Everybody’s talking about “paths to 270.” Is “50-state strategy” no longer a thing?
I sure as hell hope so. It was the quest for a glorious landslide that caused the Clinton oafs not to bother with Pennsylvania.
Trump took Indiana 57% to 38% (5% for Johnson). Forget it.
Here’s a version of the electoral college math that may be easy to work with: D’s and Rs are tied 216 to 216 outside 9 swing states. Whoever gets 54 evs from those swing states wins:
216 = The Rs take the obvious Red states plus Florida, Georgia
18 Ohio
15 North Carolina
11 Arizona
4 New Hampshire
2* Maine
10 Wisconsin
16 Michigan
20 Pennsylvania
10 Minnesota
216 = The Ds take the obvious Blue states plus Colorado, Nevada, Virginia
Although we can’t forget that Obama won Indiana in '08. It’s not impossible.
Main thing though is to recognize that in any presidential election that the D has won a state like IN the D did not need to win it.
The “50 state strategy” is important. It builds for the future. It is key for the rest of the ticket, maybe not Senate but from Congressional races to dog catcher getting the vote out even for a D top of the ticket that loses the state (but by less) helps tip some of those other races. Making more states competitive can give more potential paths to 270 and if you are very well funded it forces the other side to spend resources on defense.
But that investment (in time and monies) cannot come at the cost of risking getting the 270 to win.

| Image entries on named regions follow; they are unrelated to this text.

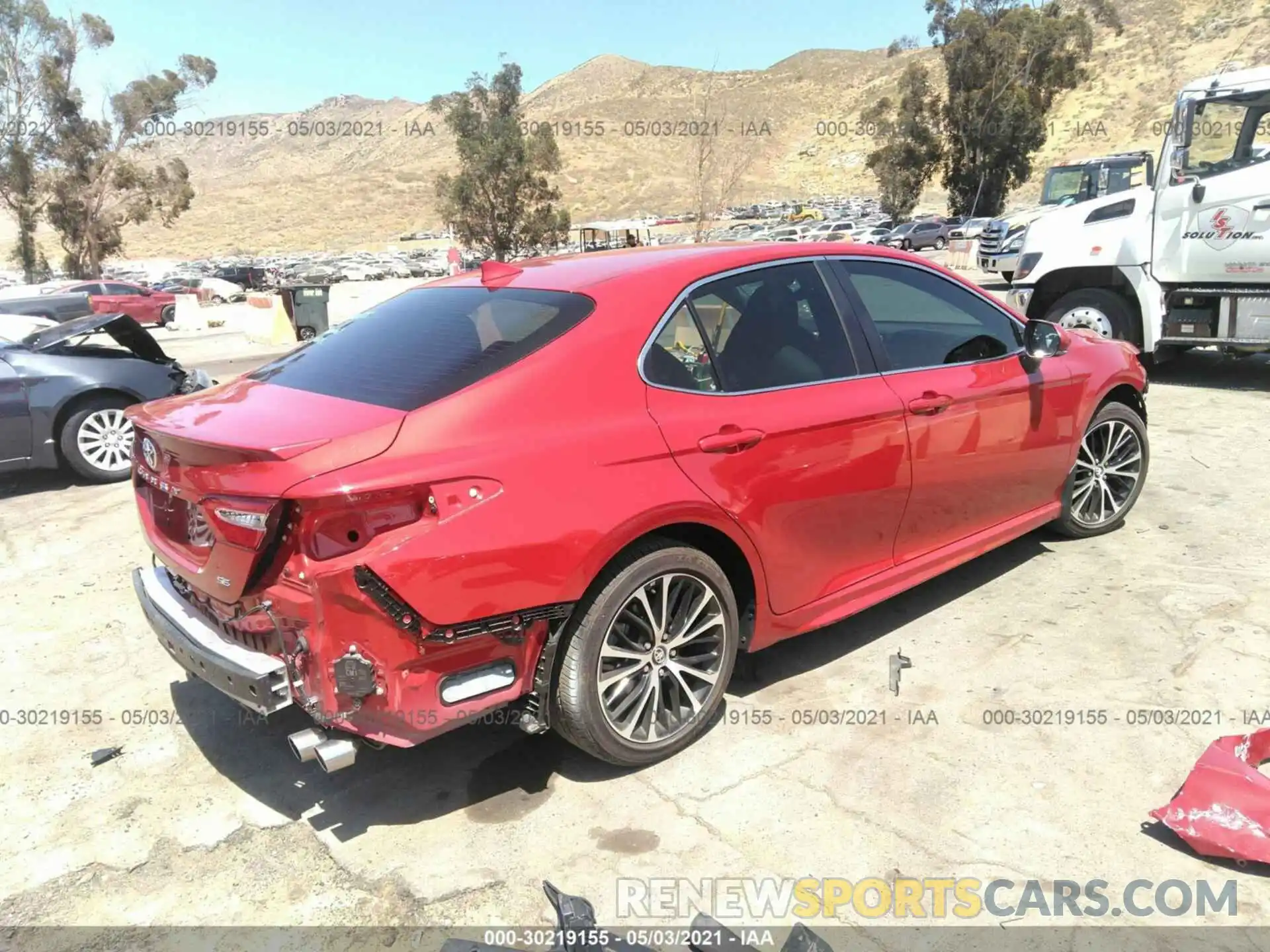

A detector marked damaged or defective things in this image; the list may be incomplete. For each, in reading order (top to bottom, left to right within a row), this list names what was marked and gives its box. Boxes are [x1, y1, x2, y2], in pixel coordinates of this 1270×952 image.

damaged rear end of car [128, 279, 594, 772]
broken plastic debris [89, 746, 124, 766]
broken plastic debris [1158, 731, 1270, 863]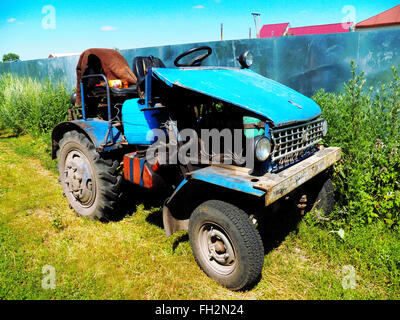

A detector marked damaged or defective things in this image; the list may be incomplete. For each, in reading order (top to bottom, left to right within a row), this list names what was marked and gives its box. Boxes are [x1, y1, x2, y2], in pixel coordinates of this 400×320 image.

rusty front bumper [255, 147, 342, 205]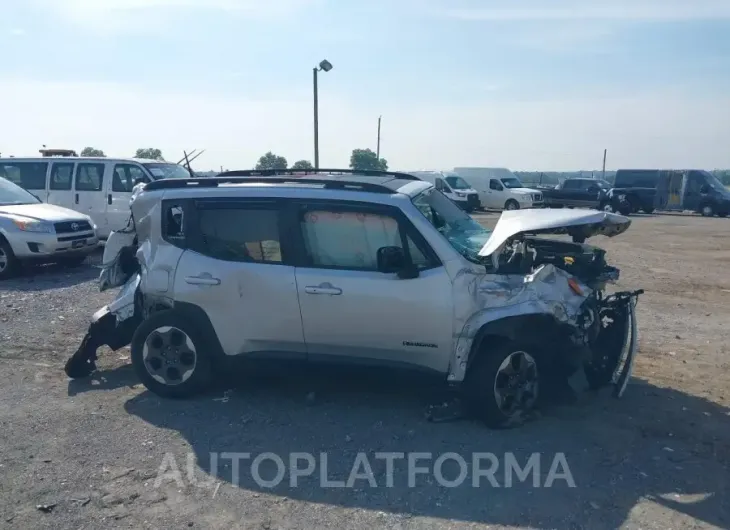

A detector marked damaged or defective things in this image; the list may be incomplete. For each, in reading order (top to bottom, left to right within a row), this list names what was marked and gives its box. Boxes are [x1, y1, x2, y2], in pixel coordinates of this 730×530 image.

bent hood [478, 206, 624, 256]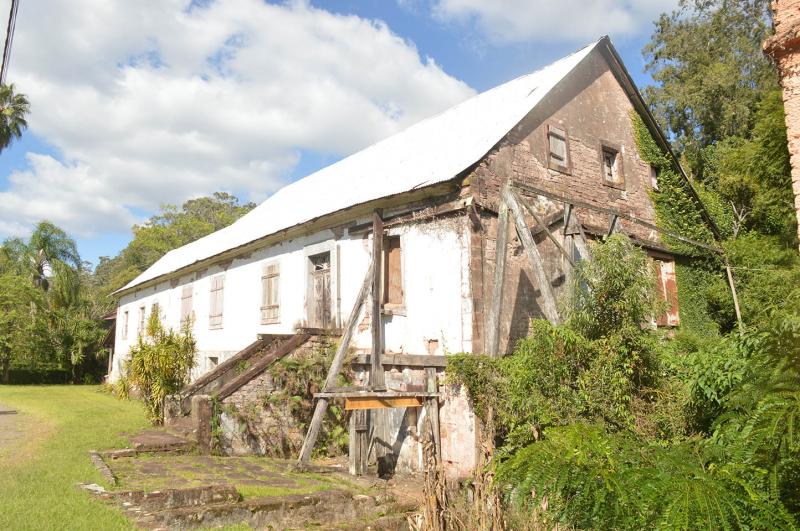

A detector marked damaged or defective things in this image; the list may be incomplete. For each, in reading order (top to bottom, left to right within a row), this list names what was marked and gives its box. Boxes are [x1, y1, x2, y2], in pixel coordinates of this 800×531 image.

broken window [548, 124, 572, 172]
broken window [600, 147, 624, 188]
broken window [209, 276, 225, 330]
broken window [262, 262, 282, 324]
broken window [382, 235, 404, 306]
broken window [652, 256, 680, 326]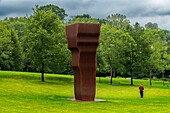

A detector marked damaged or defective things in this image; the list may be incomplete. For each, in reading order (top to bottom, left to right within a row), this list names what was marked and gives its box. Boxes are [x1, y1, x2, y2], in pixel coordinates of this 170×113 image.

large rusty sculpture [65, 23, 99, 101]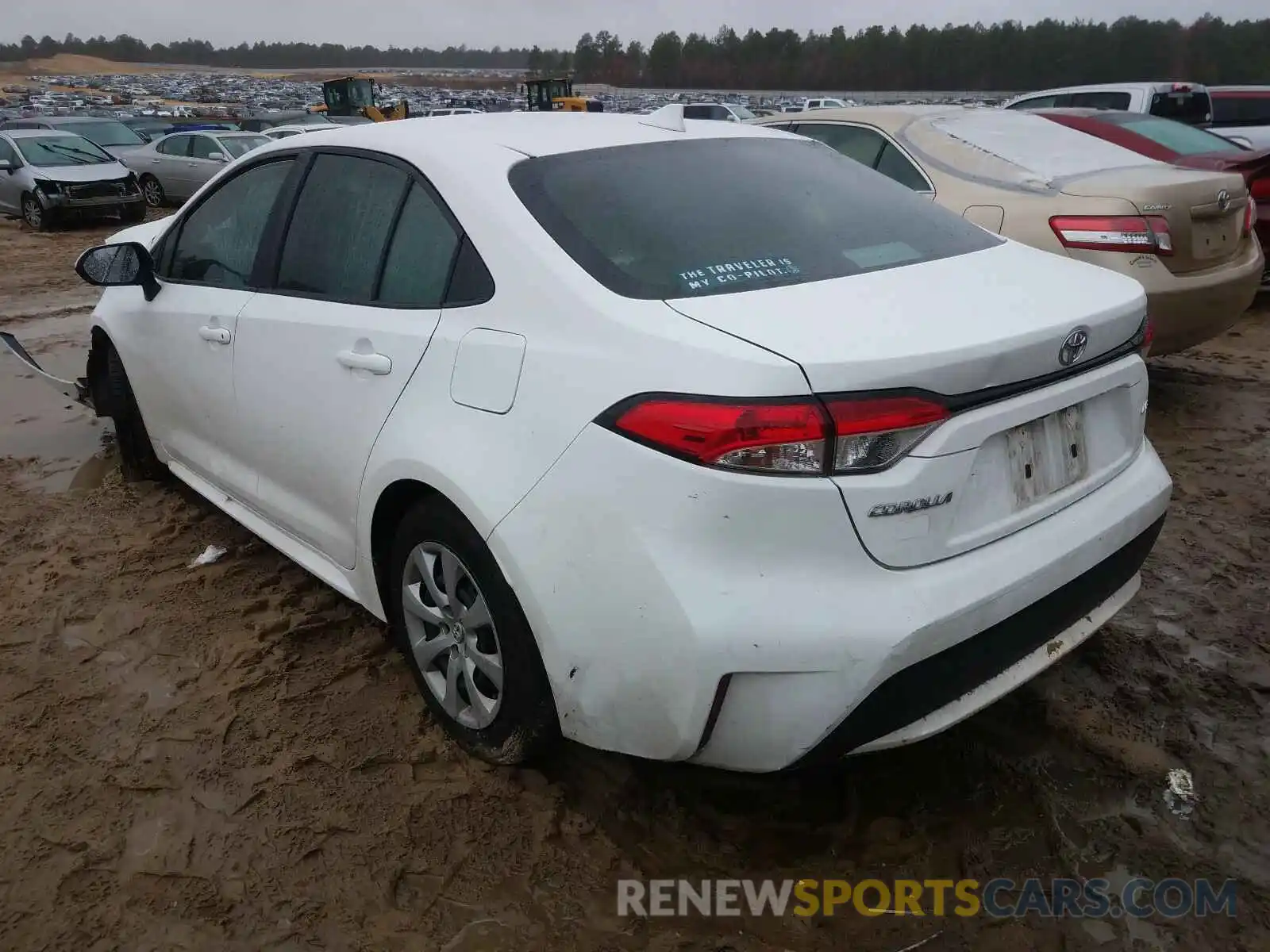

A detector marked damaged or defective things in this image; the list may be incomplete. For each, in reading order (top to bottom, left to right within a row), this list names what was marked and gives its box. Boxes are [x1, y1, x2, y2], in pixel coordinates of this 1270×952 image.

damaged front wheel area [92, 340, 168, 485]
damaged white sedan [0, 108, 1168, 771]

Not bothering with Pennsylvania is the exact opposite of a 50-state strategy. The 50-state strategy was what Obama did, not Clinton. And remember how Obama fared with it.
No. Assuming there are a fixed amount of resources for the campaign, seeking 50 states is the opposite of spending effort where most needed, i.e. in Pennsylvania, etc. (This isn’t just hindsight. Nate Silver’s graphs and charts showed very plainly that Pennsylvania was the decisive “tipping” state but Hillary’s team “knew better.”)
But your opponent has finite resources, too, and money spent in “unimportant” states might force them to spend there, too. And of course, nothing says that you need to invest in all 50 states equally.
The 50-state strategy also pays dividends in the states you would have been focusing on, anyway. A farmer in Ohio might say something like “Democrats don’t care about farmers”, but if the Democrat is making visits to Kansas and Nebraska, that might turn that Ohio farmer around.
And when you opponent has as much or more resources as you have and doesn’t respond to your spending in a state that they will for sure win, but instead spends more in states that you must win to win the election?
I’d have to think that while Biden may choose another of the Presidential candidates as his running mate, he probably wouldn’t want to choose someone who did really badly in the primaries. Of course things can change, but right now it’s looking like Castro, Beto, Klobuchar, Gillibrand, and Booker will all be in the low single digits in Iowa and New Hampshire and will then drop out, if they don’t drop out before the voting actually starts. I can’t realistically see any of them as the choice.
Kamala Harris looks like the obvious choice to me. Younger, female, minority, fairly dynamic as a speaker, and western balances old as dirt, male, white, dull as a post, and East Coast.
Stacy Abrams might have looked like a good choice a few months back, but I think she’s shot herself in the foot by refusing to officially concede the governor’s race and veering into conspiracy theory territory.
It won’t be Buttigieg because there’s no way the Dems are going to put two white men on the ticket. I’ve thought from the start that Buttigieg is basically running for a cabinet secretary position in Biden’s administration. Given that his resume including the military, the corporate world, and a stint as mayor, there would be a lot of possibilities: Commerce, Treasury, Housing and Urban Development, Veteran’s Affairs.
…you don’t have to be a rocket scientist to see that the Georgia elections were full of shenanigans. Refusing to concede was the correct thing to do. Nothing “conspiracy theory” about it.